A FPGA-Based Solution for Enforcing Dependability and Timeliness in CAN
Abstract :
The Controller Area Network (CAN) plays a very important role in the design and implementation of distributed embedded systems, in areas such diverse as industrial automation, automotive, avionics and aerospace.
However, the native CAN protocol exhibits a set of availability, reliability and timeliness limitations. This paper identifies a fundamental set of shortcomings of the standard CAN protocol and shows how the problem has been tacked in the implementation of the CANELy architecture, a CAN-based infrastructure able of extremely reliable hard real-time communication.
In particular, the paper discusses how the use of a FPGA-based design is helpful in enforcing the desired CANELy dependability and timeliness properties.
INTRODUCTION
The design and implementation of distributed embedded computer control systems have increasingly been based on standard fieldbuses, such as CAN, the Controller Area Network [2, 1]. CAN is traditionally considered a robust fieldbus. However, the native CAN protocol exhibits a set of severe limitations with regard to the provision of strict availability, reliability and timeliness guarantees. Given the large practical base of off-the-shelf microcontrollers integrating standard CAN interfaces, a fundamental question is whether (and how) these components can be used for highly dependable applications of CAN?
It has been shown that what is missing in the standard CAN fieldbus to attain high levels of dependability is indeed a set of fault tolerance and timeliness-related services [13, 8, 10, 11, 12]. Moreover, these can be provided off-the-shelf (i.e. without modifications to the CAN standard or to commercial CAN controllers), through the use of properly encapsulated additional software/hardware components. This concept is called CANELy, the CAN Enhanced Layer [9]. This paper addresses how the use of a FPGA[1]-oriented design can be helpful to the materialization of CANELy.
BASIC DEPENDABILITY OF CAN
CAN is a multi-master fieldbus where bus signaling takes one out of two values: recessive, also the state of an idle bus; dominant, which always overwrites a recessive value. A carrier sense multi-access with deterministic collision resolution policy is used. When several nodes compete for bus access, the node transmitting the frame with the lowest identifier always goes through and gets the bus. A frame is a piece of encapsulated information disseminated on the network. It may contain a message, a user-level piece of information.

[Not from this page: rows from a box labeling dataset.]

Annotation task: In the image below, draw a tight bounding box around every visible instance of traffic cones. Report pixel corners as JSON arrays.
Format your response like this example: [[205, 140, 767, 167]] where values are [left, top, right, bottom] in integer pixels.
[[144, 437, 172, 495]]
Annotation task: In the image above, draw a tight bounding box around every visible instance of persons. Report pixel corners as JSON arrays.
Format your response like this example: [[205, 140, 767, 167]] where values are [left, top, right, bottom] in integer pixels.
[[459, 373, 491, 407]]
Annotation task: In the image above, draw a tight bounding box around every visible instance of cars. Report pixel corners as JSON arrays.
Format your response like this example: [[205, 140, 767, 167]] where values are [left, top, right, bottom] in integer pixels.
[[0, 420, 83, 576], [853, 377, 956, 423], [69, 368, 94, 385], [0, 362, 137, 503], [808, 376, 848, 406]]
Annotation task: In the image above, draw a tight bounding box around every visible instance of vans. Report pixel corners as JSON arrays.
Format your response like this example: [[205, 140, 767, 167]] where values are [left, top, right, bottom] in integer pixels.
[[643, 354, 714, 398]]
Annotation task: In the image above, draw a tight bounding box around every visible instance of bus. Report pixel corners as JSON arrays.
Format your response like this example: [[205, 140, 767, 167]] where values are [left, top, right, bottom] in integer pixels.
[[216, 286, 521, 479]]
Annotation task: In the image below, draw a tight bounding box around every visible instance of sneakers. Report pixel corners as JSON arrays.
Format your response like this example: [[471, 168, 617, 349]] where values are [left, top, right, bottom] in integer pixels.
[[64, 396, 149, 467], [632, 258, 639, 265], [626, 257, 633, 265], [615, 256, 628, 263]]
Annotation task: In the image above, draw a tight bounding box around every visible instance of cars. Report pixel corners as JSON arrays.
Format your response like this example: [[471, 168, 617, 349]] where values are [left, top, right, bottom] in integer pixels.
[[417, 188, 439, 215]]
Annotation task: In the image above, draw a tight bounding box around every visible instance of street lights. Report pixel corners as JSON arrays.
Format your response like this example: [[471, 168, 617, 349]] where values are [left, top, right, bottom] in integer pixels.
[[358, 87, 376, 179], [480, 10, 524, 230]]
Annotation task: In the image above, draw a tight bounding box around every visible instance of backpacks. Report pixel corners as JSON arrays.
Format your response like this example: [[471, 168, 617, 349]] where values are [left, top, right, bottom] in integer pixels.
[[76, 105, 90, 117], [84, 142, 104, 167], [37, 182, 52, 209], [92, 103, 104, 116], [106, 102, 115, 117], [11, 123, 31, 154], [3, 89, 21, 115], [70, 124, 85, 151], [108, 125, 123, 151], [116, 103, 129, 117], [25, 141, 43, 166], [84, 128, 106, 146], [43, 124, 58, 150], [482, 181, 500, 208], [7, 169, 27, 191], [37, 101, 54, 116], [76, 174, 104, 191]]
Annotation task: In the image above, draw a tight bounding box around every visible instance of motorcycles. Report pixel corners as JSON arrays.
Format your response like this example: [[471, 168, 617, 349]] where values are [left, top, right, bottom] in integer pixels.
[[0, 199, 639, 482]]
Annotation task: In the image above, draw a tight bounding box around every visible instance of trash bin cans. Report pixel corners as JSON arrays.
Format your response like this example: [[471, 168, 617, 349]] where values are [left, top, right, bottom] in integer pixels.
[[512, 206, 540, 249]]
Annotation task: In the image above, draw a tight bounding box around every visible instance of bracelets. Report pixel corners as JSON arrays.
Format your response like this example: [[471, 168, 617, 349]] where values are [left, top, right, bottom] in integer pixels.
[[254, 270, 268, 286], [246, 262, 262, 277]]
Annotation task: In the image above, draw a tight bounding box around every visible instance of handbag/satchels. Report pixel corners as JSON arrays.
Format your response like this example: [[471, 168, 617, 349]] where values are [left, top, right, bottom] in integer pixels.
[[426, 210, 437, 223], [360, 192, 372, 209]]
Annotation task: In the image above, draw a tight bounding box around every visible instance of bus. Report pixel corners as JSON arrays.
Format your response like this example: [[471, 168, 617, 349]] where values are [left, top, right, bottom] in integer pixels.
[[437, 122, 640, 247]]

The CAN physical layer allows a few cabling faults (one wire open/short failures) to be tolerated [2, 5]. However, no standardized mechanism exists to provide resilience against network partitioning if both wires of the network cable get simultaneously interrupted.
In addition, the occurrence of certain incidents in CAN operation (e.g. bit errors) produces a subtle form of (virtual) partitioning, called inaccessibility [15]. Though the CAN protocol has means of recovering from these situations, that takes time, leading to increase the network access delay. This may induce a violation of the expected timeliness properties [15, 3, 6, 7, 12].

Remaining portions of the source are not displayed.